TLDR: start with sounding like MA while unplugged, and then avoid #$%*ing up your good tone as the signal makes it's way from your fingers/strings to the amp's speaker.
Howdy.
I'm assuming that when you play your Fender Player II Precision unplugged, you already sound a lot like Michael Anthony, right? Because if you don't, amplifying that performance with the Rumble 25 isn't going to make you sound more like MA.
My advice would be:
Establish a baseline tone: Set both knobs on your Pbass to full/100%, set all 3 EQ knobs on the Rumble 25 to noon (pointing straight up at the words Bass, Mid and Treble), turn Contour and Overdrive buttons OFF. Adjust the amp volume knob to whatever is a comfy/safe level for the space you're in.
Pick a single VH song you want to "tone clone".
Find a "no bass" version of that song on youtube to play along to. Search live footage of the song, or google around, to make sure you know if it's a song Anthony played with his fingers or with a pick.
Play along to the track a few times and tell us what you feel is missing, tone-wise. I'm sure folks here will have more to say once you've zeroed in on a specific tone from a specific song.
Big picture: you're not going to be making any radical knob adjustments to dial things in. You might end up backing off the tone knob on your bass like 10 or 20%, you might need to + or - one of the EQ knobs on your amp by 10-30%, and (depending on the song and what the overdrive circuit on the rumble sounds like) you might decide to engage overdrive on the amp... nothing crazy, think of these as finishing touches.

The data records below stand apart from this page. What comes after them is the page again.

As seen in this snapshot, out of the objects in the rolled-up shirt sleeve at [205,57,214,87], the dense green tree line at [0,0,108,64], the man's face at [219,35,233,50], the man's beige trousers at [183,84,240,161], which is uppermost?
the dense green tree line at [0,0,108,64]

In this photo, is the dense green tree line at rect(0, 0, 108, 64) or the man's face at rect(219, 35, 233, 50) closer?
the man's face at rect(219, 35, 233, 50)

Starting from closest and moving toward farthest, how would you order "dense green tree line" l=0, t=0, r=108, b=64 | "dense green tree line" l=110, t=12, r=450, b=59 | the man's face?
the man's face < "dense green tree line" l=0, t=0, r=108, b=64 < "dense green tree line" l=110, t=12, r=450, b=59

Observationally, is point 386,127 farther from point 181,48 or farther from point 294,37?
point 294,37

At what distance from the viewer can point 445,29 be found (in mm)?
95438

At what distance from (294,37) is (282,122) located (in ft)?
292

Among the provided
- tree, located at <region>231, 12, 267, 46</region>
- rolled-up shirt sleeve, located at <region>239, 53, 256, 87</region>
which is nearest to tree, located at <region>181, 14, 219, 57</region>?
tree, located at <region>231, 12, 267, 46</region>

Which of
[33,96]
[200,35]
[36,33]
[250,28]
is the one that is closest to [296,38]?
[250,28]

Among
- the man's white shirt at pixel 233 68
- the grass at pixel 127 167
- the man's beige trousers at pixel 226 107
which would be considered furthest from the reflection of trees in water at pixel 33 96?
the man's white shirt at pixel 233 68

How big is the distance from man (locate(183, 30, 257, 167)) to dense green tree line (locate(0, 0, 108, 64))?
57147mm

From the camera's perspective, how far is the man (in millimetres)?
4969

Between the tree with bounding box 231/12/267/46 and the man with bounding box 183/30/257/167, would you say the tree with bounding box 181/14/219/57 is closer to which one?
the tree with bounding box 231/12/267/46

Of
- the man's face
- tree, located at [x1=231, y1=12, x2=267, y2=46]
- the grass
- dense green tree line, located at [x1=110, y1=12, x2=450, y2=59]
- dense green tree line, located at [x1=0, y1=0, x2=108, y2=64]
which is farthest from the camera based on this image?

I'm not in a VH cover band or anything like that, I'm just trying to get the ball rolling here. Others will have more VH-specific knowledge.
The things that will make the biggest difference:
1. Your fingers/pick technique. Articularion and note length. This is where the tone resides. In most live footage I've seen, MA plays behind the neck pickup (the split/P pickup), but in front of the bridge pickup (when his basses have a bridge pickup). On a Pbass with just the one pickup and one tone knob, where along the string you choose to strike (in relation to where the pickup is) is especially critical to controlling your tone.
2. The setup of your bass. Some rock players play with high action so they can dig while keeping things pretty mechnically clean, and some set the action low and lean into fret rasp and clank. I don't know enough about MA's setup to know which way he leans here, but knowing the answer will tell you whether the grit and grind is his tone is coming from an SVT head, preamp, pedals, post-processing, or some combination of those things plus mechanical fret rasp.
3. AFTER 1 and 2, now you're in the territory of icing the cake with minor tone knob and amp EQ tweaks, and deciding if the Rumble OD circuit gets you closer or further away from your goal. Once you're at this point, then spending money on an OD pedal or something like a SansAmp might make sense, but these kinds of things rarely bring much longterm happiness in the world of bass. Try to keep your signal chain dead simple for as long as you can.